Ma le vere cause della guerra in Palestina vengono oscurate, così come il genocidio in Siria ad opera di un regime arabo, un tempo “socialista”, oggi appoggiato dalle oligarchie russe, cinesi e dall’integralismo terroristico iraniano. I media non approfondiscono le ragioni degli uni e degli altri: si oscura che negli anni i palestinesi di Hamas sono stati riforniti dagli iraniani di razzi molto potenti e riarmati clandestinamente, mentre Israele lanciava la sua campagna di propaganda contro l’eventuale arma atomica di Teheran.

Per niente si approfondiscono le ragioni del perché il Governo di centrodestra, con gli scampoli di ex-laburisti e pezzi dei fondamentalisti ebraici dell’Est-Europa, non sappia affrontare la forte crisi economica interna, la disoccupazione crescente (sono state oscurate le grandi manifestazioni degli “Indignati” israeliani, spesso represse dalla polizia). Con le elezioni anticipate alle porte, a Gennaio prossimo, era purtroppo inevitabile che l’esecutivo guidato da Bibi Netanyahu, in calo nei sondaggi, in caduta libera presso le cancellerie mondiali, si affidasse ad operazioni bellicose.

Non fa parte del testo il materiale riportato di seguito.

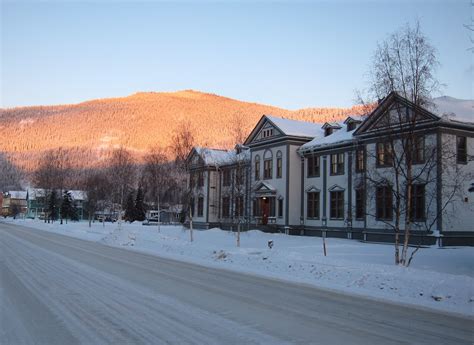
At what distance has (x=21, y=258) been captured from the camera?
21641mm

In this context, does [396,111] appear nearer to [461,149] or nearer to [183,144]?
[461,149]

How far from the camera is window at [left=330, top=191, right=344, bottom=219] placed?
41062 mm

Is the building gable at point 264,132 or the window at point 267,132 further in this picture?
the window at point 267,132

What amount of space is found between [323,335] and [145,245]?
2637 cm

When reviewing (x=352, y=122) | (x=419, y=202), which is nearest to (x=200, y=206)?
Answer: (x=352, y=122)

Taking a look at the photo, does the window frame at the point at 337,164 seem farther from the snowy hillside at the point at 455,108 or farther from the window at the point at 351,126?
the snowy hillside at the point at 455,108

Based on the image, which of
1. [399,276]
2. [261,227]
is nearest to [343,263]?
[399,276]

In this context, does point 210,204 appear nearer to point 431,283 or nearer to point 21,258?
point 21,258

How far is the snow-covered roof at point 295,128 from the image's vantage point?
4624 cm

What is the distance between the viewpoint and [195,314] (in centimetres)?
1005

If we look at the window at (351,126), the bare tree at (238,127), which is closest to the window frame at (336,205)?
the window at (351,126)

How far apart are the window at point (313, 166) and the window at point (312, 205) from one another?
1681 mm

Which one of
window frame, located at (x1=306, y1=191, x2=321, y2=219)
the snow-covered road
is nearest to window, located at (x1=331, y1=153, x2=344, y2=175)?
window frame, located at (x1=306, y1=191, x2=321, y2=219)

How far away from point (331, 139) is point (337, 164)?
7.58 ft
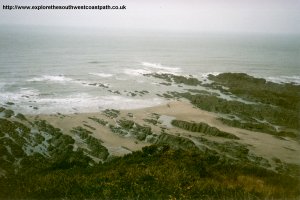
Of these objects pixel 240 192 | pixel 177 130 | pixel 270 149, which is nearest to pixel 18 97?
pixel 177 130

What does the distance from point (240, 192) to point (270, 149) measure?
17.1m

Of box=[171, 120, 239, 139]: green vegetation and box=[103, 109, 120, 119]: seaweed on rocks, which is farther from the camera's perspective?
box=[103, 109, 120, 119]: seaweed on rocks

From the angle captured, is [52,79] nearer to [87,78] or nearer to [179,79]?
[87,78]

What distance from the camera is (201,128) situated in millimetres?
29406

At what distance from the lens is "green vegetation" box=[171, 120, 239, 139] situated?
28222 millimetres

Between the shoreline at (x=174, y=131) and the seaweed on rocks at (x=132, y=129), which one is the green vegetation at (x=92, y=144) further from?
the seaweed on rocks at (x=132, y=129)

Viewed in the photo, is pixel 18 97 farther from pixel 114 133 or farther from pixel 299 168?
pixel 299 168

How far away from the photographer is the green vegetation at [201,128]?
1111 inches

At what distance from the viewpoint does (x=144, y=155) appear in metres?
18.7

Ma queste cose si possono dire sui media oppure si viene tacciati di antisionismo?
E si rischia di essere accusati di essere filo-israeliani, se si commenta con altrettanta laicità la politica strumentale delle nazioni arabe, che per loro rendiconto geopolitico e finanziario lasciano morire di fame e di stenti il popolo palestinese, spingendolo nelle mani degli integralisti, isolando la parte laica dello stato, quella guidata dall’OLP di Abu Mazen.
E’ certo assolutorio, consolatorio, appellarsi all’idea di “due liberi stati in due territori”; ma ben più difficile operare come Unione Europea affinché Israele venga associata alla nostra Comunità e combattere il riarmo clandestino delle fasce estremiste palestinesi, magari con forti aperture di credito economico nei confronti di quello stato, imponendo i rifornimenti alimentari e commerciali, con l’appoggio dalle forze navali NATO, ai territori occupati, anziché lasciando sole le varie missioni di “Freedom Flotilla”. O ancora, come stanno facendo in queste ore la Francia (membro permanente del Consiglio di sicurezza dell’ONU) e la Spagna, che hanno espresso l’intenzione di riconoscere lo stato palestinese come “osservatore speciale”.

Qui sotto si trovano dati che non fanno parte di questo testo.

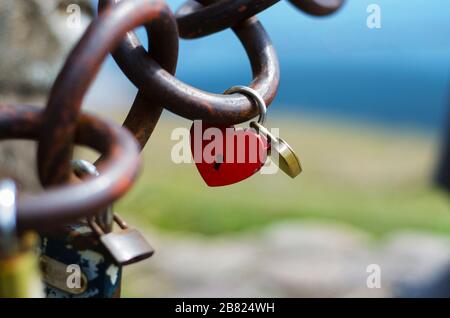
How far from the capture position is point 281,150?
0.63m

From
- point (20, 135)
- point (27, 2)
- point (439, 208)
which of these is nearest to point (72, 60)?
point (20, 135)

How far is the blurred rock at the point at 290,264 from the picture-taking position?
301 cm

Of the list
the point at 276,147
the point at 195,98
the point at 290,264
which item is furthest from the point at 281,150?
the point at 290,264

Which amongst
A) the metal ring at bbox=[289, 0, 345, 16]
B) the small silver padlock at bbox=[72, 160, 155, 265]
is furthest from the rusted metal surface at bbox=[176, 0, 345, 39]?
the small silver padlock at bbox=[72, 160, 155, 265]

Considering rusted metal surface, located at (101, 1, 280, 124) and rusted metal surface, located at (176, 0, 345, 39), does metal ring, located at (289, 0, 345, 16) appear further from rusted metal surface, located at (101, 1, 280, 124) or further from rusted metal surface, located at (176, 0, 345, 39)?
rusted metal surface, located at (101, 1, 280, 124)

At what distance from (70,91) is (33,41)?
1.65 metres

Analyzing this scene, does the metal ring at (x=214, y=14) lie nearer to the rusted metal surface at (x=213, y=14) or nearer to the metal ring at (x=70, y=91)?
the rusted metal surface at (x=213, y=14)

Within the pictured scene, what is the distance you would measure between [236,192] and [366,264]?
1910mm

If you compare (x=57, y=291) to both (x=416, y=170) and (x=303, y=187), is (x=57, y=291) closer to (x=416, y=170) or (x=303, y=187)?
(x=303, y=187)

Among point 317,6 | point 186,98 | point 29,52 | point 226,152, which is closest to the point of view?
point 186,98

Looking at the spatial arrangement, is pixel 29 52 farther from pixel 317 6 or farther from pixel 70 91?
pixel 70 91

Purtroppo, il revisionismo storico che scorre sulla Rete, i messaggi ambigui sulle cause della crisi (imputandola alla finanza ebraica mondiale, quando oggi sono predominanti quelle laica e cristiana, ma anche islamica con i paesi arabi del golfo, indù con gli indiani, ortodossa con i russi e agnostica con i cinesi), intossicano l’opinione pubblica e indeboliscono quanti vorrebbero discernere, battersi per la pace e la coesistenza, ben sapendo che spegnendo quel focolaio di tensione, si riporterebbe l’intero scacchiere mediorientale ad uno sviluppo economico moderno e democratico. Si rafforzerebbe la distensione mondiale e si farebbe uscire anche l’Occidente dalla crisi.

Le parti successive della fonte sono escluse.